Render every line of the listing below as a numbered list, leaving out the blank lines.

The records:

:::::

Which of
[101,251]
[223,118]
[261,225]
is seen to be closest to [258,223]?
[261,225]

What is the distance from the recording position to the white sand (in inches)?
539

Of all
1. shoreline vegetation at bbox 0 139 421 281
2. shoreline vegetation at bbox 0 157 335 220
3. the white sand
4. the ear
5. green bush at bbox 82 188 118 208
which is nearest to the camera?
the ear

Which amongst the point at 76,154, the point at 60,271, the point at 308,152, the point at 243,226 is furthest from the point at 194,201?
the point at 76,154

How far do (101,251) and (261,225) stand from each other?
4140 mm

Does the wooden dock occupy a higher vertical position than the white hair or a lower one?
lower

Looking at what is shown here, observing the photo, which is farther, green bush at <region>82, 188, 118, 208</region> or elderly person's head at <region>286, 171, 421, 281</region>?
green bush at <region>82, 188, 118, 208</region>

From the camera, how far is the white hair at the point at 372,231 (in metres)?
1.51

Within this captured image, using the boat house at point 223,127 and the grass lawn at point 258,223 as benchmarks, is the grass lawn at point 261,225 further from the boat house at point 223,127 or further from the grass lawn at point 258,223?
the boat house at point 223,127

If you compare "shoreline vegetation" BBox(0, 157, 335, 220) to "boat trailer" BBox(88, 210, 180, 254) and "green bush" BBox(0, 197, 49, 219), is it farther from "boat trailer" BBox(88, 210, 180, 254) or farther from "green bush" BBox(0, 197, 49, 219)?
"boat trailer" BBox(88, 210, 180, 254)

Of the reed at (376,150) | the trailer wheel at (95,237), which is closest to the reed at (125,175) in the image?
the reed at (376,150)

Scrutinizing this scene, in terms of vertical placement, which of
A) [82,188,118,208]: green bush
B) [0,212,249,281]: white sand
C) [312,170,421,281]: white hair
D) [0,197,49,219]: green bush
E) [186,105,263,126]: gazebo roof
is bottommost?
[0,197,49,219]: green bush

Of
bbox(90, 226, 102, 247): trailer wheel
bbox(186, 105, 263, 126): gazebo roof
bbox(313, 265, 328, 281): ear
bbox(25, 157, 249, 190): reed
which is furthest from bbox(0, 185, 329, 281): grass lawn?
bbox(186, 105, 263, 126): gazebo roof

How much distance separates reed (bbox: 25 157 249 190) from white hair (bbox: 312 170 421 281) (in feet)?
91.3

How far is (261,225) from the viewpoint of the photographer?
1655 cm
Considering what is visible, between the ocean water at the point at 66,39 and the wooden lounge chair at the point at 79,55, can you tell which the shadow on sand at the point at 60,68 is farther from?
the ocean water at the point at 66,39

:::::

Expected answer:
1. Which of
2. [101,251]
3. [223,118]
4. [261,225]
5. is seen to be closest to [258,223]?
6. [261,225]
7. What is the distance from the recording position to the white sand (in inches)?
8. 539
9. Of all
10. 1. shoreline vegetation at bbox 0 139 421 281
11. 2. shoreline vegetation at bbox 0 157 335 220
12. 3. the white sand
13. 4. the ear
14. 5. green bush at bbox 82 188 118 208
15. which is nearest to the camera?
16. the ear
17. Which amongst the point at 76,154, the point at 60,271, the point at 308,152, the point at 243,226 is furthest from the point at 194,201?
18. the point at 76,154
19. How far do (101,251) and (261,225) stand from each other?
20. 4140 mm
21. Does the wooden dock occupy a higher vertical position than the white hair or a lower one?
22. lower
23. Looking at what is shown here, observing the photo, which is farther, green bush at <region>82, 188, 118, 208</region> or elderly person's head at <region>286, 171, 421, 281</region>?
24. green bush at <region>82, 188, 118, 208</region>
25. From the camera, how far is the white hair at the point at 372,231 (in metres)?
26. 1.51
27. Within this captured image, using the boat house at point 223,127 and the grass lawn at point 258,223 as benchmarks, is the grass lawn at point 261,225 further from the boat house at point 223,127 or further from the grass lawn at point 258,223?
28. the boat house at point 223,127
29. If you compare "shoreline vegetation" BBox(0, 157, 335, 220) to "boat trailer" BBox(88, 210, 180, 254) and "green bush" BBox(0, 197, 49, 219), is it farther from "boat trailer" BBox(88, 210, 180, 254) or farther from "green bush" BBox(0, 197, 49, 219)?
30. "boat trailer" BBox(88, 210, 180, 254)
31. Of the reed at (376,150) | the trailer wheel at (95,237), which is closest to the reed at (125,175) in the image?
32. the reed at (376,150)
33. Scrutinizing this scene, in terms of vertical placement, which of
34. A) [82,188,118,208]: green bush
35. B) [0,212,249,281]: white sand
36. C) [312,170,421,281]: white hair
37. D) [0,197,49,219]: green bush
38. E) [186,105,263,126]: gazebo roof
39. is bottommost?
40. [0,197,49,219]: green bush
41. Of
42. bbox(90, 226, 102, 247): trailer wheel
43. bbox(186, 105, 263, 126): gazebo roof
44. bbox(313, 265, 328, 281): ear
45. bbox(25, 157, 249, 190): reed
46. which is furthest from bbox(0, 185, 329, 281): grass lawn?
47. bbox(186, 105, 263, 126): gazebo roof
48. How much distance separates reed (bbox: 25 157 249 190) from white hair (bbox: 312 170 421 281) (in feet)?
49. 91.3
50. How far is (261,225) from the viewpoint of the photographer?
51. 1655 cm
52. Considering what is visible, between the ocean water at the point at 66,39 and the wooden lounge chair at the point at 79,55, can you tell which the shadow on sand at the point at 60,68 is farther from?
53. the ocean water at the point at 66,39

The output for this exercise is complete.